Am. Society Ass'n Ex'v. v. USA., 98-5563

Decision Date09 November 1999
Docket NumberNo. 98-5563,98-5563
Citation195 F.3d 47
Parties(D.C. Cir. 1999) American Society of Association Executives, Appellant v. United States of America, Appellee
CourtU.S. Court of Appeals — District of Columbia Circuit

Appeal from the United States District Court for the District of Columbia(No. 95cv00918)

Nory Miller argued the cause for appellant. With her on the briefs were Bruce J. Ennis, Jr., and Jerald A. Jacobs.

Steven W. Parks, Attorney, U.S. Department of Justice, argued the cause for appellee. With him on the brief were Loretta C. Argrett, Assistant Attorney General, Kenneth L. Greene, Attorney, and Wilma A. Lewis, U.S. Attorney. Thomas J. Clark, Attorney, U.S. Department of Justice, entered an appearance.

Before: Edwards, Chief Judge, Wald and Williams, Circuit Judges.

Opinion for the Court filed by Circuit Judge Williams.

WRITTEN EXERCISE ▸
According to the court case header, who argued the cause for the appellant? The entries that come next are separate material with no connection to the court case header.

Records ▸
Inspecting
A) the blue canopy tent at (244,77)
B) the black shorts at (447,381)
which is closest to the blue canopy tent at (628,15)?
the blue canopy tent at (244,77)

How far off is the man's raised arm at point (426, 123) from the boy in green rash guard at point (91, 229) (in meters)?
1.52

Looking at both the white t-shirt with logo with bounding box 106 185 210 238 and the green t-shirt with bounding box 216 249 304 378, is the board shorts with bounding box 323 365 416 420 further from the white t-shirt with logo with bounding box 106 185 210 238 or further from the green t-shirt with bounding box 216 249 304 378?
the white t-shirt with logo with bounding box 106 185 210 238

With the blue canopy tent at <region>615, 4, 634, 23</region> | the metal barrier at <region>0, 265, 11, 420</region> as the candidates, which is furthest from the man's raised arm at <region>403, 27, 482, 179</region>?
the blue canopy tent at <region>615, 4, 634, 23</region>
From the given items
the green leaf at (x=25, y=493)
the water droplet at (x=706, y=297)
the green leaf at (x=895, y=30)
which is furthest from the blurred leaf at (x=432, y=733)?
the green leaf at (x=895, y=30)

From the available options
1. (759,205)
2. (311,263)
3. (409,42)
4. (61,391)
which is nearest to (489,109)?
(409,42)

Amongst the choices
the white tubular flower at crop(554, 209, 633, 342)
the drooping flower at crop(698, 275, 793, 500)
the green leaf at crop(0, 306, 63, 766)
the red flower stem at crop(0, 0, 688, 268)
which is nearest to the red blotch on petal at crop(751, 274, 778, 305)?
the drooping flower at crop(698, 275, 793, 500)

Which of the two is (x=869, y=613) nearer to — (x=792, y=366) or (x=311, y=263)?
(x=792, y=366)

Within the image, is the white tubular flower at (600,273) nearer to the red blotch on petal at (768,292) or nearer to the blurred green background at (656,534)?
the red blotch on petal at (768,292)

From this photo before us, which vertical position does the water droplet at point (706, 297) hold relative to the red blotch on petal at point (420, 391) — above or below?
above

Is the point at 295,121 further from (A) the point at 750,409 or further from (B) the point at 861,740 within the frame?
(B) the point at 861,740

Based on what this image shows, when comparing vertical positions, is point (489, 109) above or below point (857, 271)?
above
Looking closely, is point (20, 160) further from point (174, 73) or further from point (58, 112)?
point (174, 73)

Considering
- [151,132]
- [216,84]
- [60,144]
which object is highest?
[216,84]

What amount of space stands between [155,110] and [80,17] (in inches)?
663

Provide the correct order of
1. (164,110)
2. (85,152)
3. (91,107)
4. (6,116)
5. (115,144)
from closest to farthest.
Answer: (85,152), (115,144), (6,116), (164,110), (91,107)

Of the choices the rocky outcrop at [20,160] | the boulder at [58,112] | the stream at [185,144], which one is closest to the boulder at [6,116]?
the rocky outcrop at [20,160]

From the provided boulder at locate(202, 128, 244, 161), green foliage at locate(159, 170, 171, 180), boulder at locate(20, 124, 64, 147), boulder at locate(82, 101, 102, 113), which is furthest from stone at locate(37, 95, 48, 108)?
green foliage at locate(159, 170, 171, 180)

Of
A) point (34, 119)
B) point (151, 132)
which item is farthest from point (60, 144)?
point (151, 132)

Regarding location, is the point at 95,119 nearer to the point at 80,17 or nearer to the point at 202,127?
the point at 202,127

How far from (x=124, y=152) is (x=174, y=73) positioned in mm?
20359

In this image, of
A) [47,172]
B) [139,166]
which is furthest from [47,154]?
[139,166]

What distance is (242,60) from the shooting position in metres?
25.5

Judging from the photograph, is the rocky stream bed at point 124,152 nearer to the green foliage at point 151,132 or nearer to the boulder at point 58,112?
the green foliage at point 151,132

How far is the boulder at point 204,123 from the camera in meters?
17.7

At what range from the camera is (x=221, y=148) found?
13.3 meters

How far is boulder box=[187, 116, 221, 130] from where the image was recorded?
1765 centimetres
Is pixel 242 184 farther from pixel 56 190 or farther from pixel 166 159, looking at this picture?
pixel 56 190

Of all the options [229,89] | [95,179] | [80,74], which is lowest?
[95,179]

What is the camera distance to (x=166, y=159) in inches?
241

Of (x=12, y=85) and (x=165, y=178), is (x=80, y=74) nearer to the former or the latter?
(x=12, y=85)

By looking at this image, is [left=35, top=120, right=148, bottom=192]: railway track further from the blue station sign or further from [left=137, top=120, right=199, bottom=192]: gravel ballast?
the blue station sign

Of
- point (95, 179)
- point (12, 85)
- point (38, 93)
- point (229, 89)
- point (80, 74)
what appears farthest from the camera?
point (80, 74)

RESPONSE TO THIS EXERCISE ▸
Nory Miller